--- RAW DATA ---

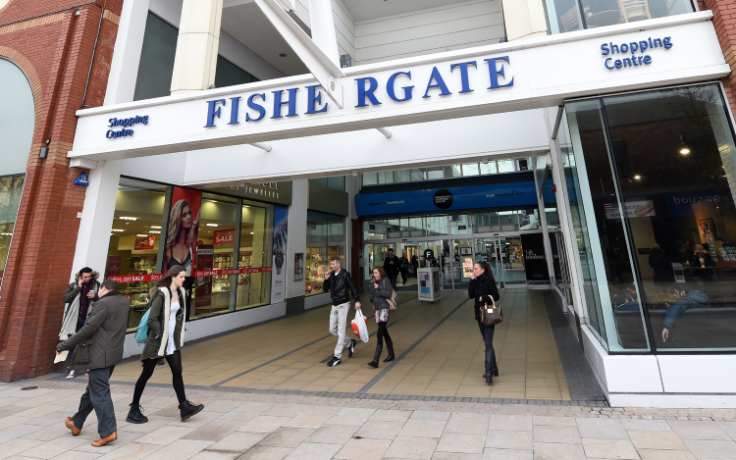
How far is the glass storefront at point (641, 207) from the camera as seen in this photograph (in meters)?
4.00

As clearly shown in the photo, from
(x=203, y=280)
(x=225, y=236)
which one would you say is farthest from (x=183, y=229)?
(x=203, y=280)

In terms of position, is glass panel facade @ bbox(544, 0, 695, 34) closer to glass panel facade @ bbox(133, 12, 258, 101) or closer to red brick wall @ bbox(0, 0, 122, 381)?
glass panel facade @ bbox(133, 12, 258, 101)

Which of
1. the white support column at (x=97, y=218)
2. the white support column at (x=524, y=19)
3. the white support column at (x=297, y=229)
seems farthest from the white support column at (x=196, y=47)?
the white support column at (x=297, y=229)

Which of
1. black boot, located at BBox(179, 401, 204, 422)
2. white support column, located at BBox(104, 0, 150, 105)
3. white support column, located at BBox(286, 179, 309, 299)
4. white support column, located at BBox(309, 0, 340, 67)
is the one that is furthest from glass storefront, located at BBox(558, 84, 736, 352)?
white support column, located at BBox(286, 179, 309, 299)

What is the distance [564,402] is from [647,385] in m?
0.83

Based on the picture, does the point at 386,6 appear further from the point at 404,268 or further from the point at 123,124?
the point at 404,268

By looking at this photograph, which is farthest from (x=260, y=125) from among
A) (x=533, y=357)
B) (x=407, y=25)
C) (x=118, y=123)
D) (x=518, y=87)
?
(x=407, y=25)

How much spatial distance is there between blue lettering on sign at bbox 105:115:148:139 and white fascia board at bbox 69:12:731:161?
3.5 inches

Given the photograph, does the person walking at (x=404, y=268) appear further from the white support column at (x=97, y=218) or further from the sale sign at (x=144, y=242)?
the white support column at (x=97, y=218)

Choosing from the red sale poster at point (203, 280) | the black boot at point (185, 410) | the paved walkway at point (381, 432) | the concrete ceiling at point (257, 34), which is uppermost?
the concrete ceiling at point (257, 34)

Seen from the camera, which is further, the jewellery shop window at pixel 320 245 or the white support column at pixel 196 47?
the jewellery shop window at pixel 320 245

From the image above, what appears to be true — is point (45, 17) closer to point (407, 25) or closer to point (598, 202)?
point (407, 25)

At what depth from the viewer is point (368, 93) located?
4.83 m

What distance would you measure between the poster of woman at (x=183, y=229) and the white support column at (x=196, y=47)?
3.04 metres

---

THE REQUEST: Rewrite the items from the line containing "At what depth" through the end of the items, replacing "viewer" with "camera" and keeping everything else the same.

THE COMPLETED TASK:
At what depth from the camera is point (368, 93) located?
4.83 m

What distance would you measure between the poster of woman at (x=183, y=229) and the white support column at (x=196, y=47)?
3.04 metres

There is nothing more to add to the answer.